Trattandosi di un gioco multiplayer online è infatti necessario capire come si comportano i server quando c’è il picco di affluenza, quali sono le tempistiche di login in partita, come funzionano le varie modalità a disposizione, quali aggiornamenti e aggiunte ci sono con il passare dei giorni e dell’esperienza accumulata, come regge tecnicamente il titolo quando è sotto la pressione di migliaia o milioni di persone, come funziona il crossplay, cosa cambia tra una versione e un’altra, come funziona l’AI e quale valore aggiunto offre all’esperienza.
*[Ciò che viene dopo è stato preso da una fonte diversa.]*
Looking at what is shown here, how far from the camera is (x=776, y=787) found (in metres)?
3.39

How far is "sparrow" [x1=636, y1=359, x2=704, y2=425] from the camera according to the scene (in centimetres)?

Per capire com’è Marathon, dunque, in questo momento ci si può basare solo sull’esperienza diretta oppure sui dati a disposizione. Questi ultimi sono però contraddittori, poiché da un lato c’è quello del picco massimo di giocatori nelle prime 24 ore su Steam che è stato inferiore ai 100mila (dato non entusiasmante per questo genere di titoli, specie se dietro ci sono Bungie e Sony), dall’altro ci sono le recensioni degli utenti.

Se è vero che il numero di acquirenti della prima ora (va comunque sottolineato che non abbiamo i dati di PS5 e Xbox Series X) non fa gridare al miracolo o parlare di successo, è anche vero che le recensioni degli utenti su Steam sono estremamente positive. L’89% degli oltre 10mila utenti Steam che hanno votato sono estremamente soddisfatti dal gioco.

Siamo di fronte ad un flop oppure no? La verità è che per il momento è semplicemente troppo presto per dirlo. Nel corso delle prossime ore i dati sui giocatori contemporanei potrebbero aumentare, le recensioni positive degli utenti che ci stanno giocando potrebbero convincere gli indecisi ad acquistare e se il giudizio complessivo dovesse mantenersi positivo, i numeri potrebbero crescere ulteriormente nei giorni e nelle settimane a seguire.

Un altro tassello in favore della potenziale crescita potrebbe essere una critica specializzata che scioglie i dubbi iniziali ed esprime un giudizio positivo. Per quanto riguarda la validità del gioco, invece, bisogna rimanere cauti, poiché le recensioni a cui facciamo riferimento si basano esclusivamente su poche ore di gioco, insufficienti per stabilire se l’esperienza sul lungo termine continuerà ad essere soddisfacente.

In ogni caso il giudizio, mai come in questo caso, non potrà essere definitivo. Giochi che si basano sul modello di sviluppo a supporto continuo come Marathon possono essere trasformati dal team nel corso dei mesi, migliorando in quegli aspetti che non convincono inizialmente grazie ai feedback dei giocatori.

Se la base del titolo è solida e divertente e se si creerà una community affiatata ed appassionata, il resto potrà essere migliorato e modificato. Non resta dunque che attendere ancora qualche giorni agli indecisi per capire se sarà il caso di fare un investimento di denaro e di tempo su un gioco che potrebbe accompagnarli per mesi se non addirittura anni.